Paris (AFP) - At parties, on stages and in meetings, Changpeng Zhao, who has been charged with illegal trading in the United States, is rarely seen without his black polo shirt, emblazoned with the insignia of his crypto firm Binance.
The humble look is vital to the myth of Zhao, the boy from rural China who once flipped burgers for a living in Canada but now has a personal fortune estimated in the tens of billions.
"I'm a small entrepreneur," he told AFP last year when comparing himself to Elon Musk, adding for good measure that he was just a "normal guy" compared to the world's richest man.
Yet Binance has cornered much of the crypto-trading market.
The 45-year-old, who founded Binance in Shanghai in 2017, has emerged as the most visible figure in crypto after his great rival Sam Bankman-Fried was arrested last year over claims he masterminded a giant Ponzi scheme.
But Zhao's breakneck rise has also been dogged by controversy.
His cryptocurrency exchange has long been accused of facilitating money laundering, setting up complex structures to avoid regulation, and busting sanctions -- claims it denies.
US regulators on Monday said Zhao had presided over years of wilful evasion of the rules and wanted him and his company banned from trading in the US and fined.
True grit?
If the charges stick, it would be a major wrinkle in a carefully orchestrated rags-to-riches tale that has become almost mythical in crypto circles.
Zhao's early life in China was scarred by hardship when his parents were sent to the countryside for a dose of peasant reality -- a common punishment for those suspected of having capitalist sympathies during the Cultural Revolution.
After the family emigrated to Canada a decade later, young Zhao had to work at McDonald's and a petrol station to help the family survive.
This instilled "drive, grit, and initiative" into the young man and helped to create today's "crypto leader", according to the Binance website.
Zhao's nomadic childhood informed his adult life, which has seen him crop up everywhere from New York to Tokyo.
The official legend has it that he caught the bitcoin bug during a conversation around a poker table, and started Binance a few years later.

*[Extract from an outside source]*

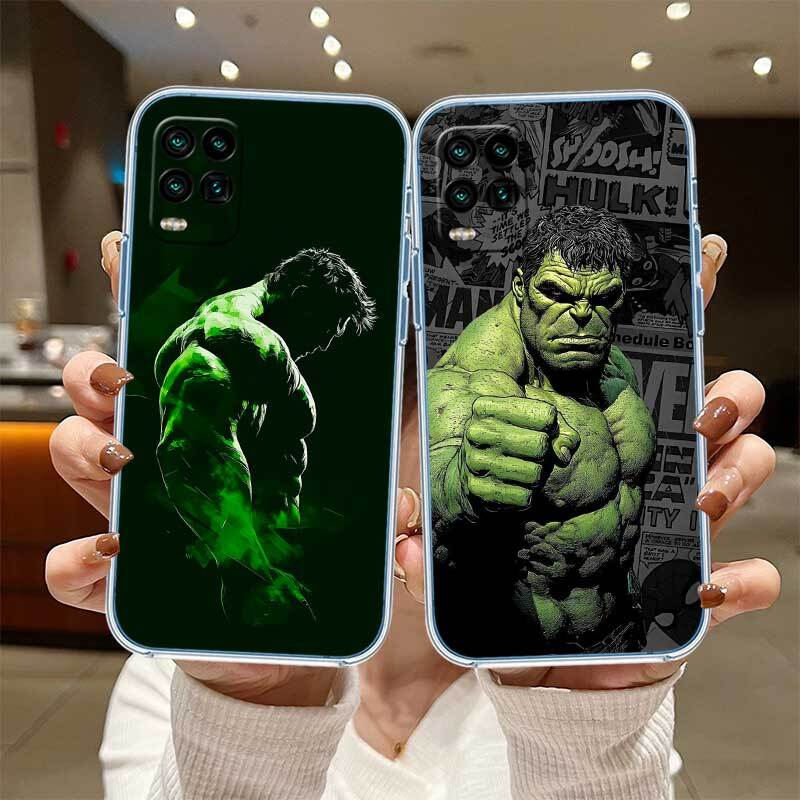 Marvel Hulk Phone Case for Motorola G14 G15 G24 G30 G31 G32 G34 G41 G42 G51 G52 G50 G60S G60 G62 G72 G71 G73 G84 G85 G200 E32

He quickly left China and has since hinted that he might set up Binance in many jurisdictions -- Singapore, France, Malta, Dubai, Bahrain -- without definitively committing to any of them.
He often says he "favours good regulation over bad" and dismisses the idea of a company needing headquarters as a "complex issue", before swiftly changing the subject.
This opacity has made him a popular figure among crypto purists, who loathe any form of regulation, and for years kept regulators from knocking too hard at his door.
Musk flirtation
But the whiff of scandal finally got too much for the US Commodity Futures Trading Commission, which labelled Binance's compliance regime a "sham".
The regulator accused Zhao, among other things, of orchestrating a "secret plot" to help VIP customers evade the law.
Apparently in response to the charges, Zhao indicated on Twitter that he intended to ignore such "attacks".
When similar claims were made in the media last year, Zhao feuded openly with journalists and accused outlets, including Reuters, of peddling fake news.
Zhao's bruising run-ins with the media have seen him increasingly champion the free speech absolutism also favoured by Musk.
The Binance boss has curried favour with Tesla CEO Musk, throwing $500 million at the magnate's Twitter buyout.
Yet Zhao told journalists in November last year that the two men had not met in person.
"He's busy, I'm busy," said Zhao.
But ever mindful of his blue-collar image, he added: "If we happen to be in the same city, I wouldn't mind it.If he's a good drinker."